— BEGIN Records provided —

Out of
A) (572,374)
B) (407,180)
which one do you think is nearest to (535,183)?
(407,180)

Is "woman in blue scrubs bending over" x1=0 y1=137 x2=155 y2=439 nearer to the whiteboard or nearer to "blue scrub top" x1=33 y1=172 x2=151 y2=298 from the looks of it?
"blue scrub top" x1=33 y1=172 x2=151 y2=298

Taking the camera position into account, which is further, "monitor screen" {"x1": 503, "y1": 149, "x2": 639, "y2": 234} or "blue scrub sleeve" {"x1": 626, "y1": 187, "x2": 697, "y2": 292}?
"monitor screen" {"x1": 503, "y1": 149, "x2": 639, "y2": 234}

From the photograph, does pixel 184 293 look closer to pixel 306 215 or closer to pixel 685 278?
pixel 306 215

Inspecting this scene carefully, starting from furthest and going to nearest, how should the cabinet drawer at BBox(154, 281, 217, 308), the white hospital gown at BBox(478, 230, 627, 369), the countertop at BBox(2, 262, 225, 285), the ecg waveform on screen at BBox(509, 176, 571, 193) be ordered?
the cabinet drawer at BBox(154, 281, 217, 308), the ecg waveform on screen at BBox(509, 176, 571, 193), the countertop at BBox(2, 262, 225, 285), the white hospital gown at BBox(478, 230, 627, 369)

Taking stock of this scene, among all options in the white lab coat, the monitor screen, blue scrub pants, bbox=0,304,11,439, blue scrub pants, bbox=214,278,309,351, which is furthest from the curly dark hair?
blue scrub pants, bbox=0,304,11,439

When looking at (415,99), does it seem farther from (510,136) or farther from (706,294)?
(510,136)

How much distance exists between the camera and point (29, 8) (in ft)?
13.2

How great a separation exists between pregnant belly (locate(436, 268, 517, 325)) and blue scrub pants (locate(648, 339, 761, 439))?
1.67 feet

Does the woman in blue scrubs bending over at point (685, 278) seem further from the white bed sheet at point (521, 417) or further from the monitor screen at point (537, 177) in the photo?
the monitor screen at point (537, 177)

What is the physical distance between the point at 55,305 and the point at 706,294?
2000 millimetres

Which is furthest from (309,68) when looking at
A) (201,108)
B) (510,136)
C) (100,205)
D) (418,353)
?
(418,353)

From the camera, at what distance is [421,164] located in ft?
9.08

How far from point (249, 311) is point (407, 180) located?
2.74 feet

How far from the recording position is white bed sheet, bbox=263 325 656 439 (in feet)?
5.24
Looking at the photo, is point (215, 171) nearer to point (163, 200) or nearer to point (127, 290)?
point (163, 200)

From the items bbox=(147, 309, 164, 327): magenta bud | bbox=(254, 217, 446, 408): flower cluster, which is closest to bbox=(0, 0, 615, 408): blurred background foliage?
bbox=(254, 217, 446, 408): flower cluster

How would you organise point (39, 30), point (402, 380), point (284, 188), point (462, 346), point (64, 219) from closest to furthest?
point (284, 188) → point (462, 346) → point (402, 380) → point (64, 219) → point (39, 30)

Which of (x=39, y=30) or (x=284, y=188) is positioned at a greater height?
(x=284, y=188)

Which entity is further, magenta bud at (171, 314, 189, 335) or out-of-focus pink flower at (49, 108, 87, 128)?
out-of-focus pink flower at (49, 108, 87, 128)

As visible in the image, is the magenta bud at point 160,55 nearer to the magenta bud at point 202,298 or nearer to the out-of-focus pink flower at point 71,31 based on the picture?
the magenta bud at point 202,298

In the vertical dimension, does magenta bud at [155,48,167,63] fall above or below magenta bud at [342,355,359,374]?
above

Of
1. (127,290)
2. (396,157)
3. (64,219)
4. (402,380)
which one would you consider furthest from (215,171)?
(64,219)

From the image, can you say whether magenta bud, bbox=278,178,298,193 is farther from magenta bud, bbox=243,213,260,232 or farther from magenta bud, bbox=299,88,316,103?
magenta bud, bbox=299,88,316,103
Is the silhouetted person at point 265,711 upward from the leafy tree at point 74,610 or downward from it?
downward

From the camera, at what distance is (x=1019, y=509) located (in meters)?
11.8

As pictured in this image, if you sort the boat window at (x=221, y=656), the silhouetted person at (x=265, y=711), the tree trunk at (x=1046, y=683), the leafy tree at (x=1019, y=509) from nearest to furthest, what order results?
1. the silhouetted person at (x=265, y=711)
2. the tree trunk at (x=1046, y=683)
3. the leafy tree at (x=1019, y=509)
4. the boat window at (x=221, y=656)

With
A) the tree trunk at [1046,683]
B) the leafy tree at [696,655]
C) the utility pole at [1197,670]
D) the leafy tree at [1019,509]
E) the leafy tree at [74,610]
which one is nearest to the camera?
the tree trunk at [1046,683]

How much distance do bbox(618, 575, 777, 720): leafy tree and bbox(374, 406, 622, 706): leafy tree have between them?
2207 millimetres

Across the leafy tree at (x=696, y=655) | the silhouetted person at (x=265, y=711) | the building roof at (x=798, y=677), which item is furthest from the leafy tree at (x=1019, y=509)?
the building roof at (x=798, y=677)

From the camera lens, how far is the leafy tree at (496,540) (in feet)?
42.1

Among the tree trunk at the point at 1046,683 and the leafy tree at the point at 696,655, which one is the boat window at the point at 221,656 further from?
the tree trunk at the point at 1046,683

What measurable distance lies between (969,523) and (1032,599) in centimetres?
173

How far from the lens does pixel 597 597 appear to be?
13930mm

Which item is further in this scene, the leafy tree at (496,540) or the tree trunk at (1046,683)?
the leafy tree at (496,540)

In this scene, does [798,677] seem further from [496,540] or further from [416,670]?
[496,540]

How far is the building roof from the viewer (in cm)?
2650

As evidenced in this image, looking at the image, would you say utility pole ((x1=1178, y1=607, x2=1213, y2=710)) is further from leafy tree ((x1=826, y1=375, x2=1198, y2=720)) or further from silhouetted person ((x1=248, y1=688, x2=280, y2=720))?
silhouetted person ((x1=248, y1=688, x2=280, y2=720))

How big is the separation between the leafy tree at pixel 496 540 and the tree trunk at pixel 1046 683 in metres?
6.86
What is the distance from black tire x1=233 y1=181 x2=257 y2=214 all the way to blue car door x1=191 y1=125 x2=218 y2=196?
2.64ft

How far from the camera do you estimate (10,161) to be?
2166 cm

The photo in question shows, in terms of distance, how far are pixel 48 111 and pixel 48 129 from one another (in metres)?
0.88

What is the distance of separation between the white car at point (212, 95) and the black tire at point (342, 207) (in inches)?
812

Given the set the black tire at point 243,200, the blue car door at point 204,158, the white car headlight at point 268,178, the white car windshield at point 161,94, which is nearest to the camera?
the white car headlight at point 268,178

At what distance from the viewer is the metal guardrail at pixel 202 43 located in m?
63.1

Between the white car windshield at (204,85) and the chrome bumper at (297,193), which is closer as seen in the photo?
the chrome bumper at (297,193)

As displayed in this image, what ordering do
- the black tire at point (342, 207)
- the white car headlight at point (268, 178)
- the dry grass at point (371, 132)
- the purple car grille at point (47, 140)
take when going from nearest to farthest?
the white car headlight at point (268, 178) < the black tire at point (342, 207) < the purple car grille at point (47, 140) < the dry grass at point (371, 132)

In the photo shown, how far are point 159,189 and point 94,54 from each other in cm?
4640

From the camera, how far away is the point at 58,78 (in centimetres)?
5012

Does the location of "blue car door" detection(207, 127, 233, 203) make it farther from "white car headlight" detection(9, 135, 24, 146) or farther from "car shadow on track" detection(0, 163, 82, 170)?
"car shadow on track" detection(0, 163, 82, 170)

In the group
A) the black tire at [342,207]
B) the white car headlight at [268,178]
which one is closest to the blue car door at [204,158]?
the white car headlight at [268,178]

— END Records provided —

◆ Task instructions: Format the lines of the records that begin at the line containing "How would you" and end after the line containing "point (284, 188) →" as a numbered list, dropping any blank lines.

◆ Answer to the task:
1. How would you organise point (39, 30), point (402, 380), point (284, 188), point (462, 346), point (64, 219) from closest to furthest?
2. point (284, 188) → point (462, 346) → point (402, 380) → point (64, 219) → point (39, 30)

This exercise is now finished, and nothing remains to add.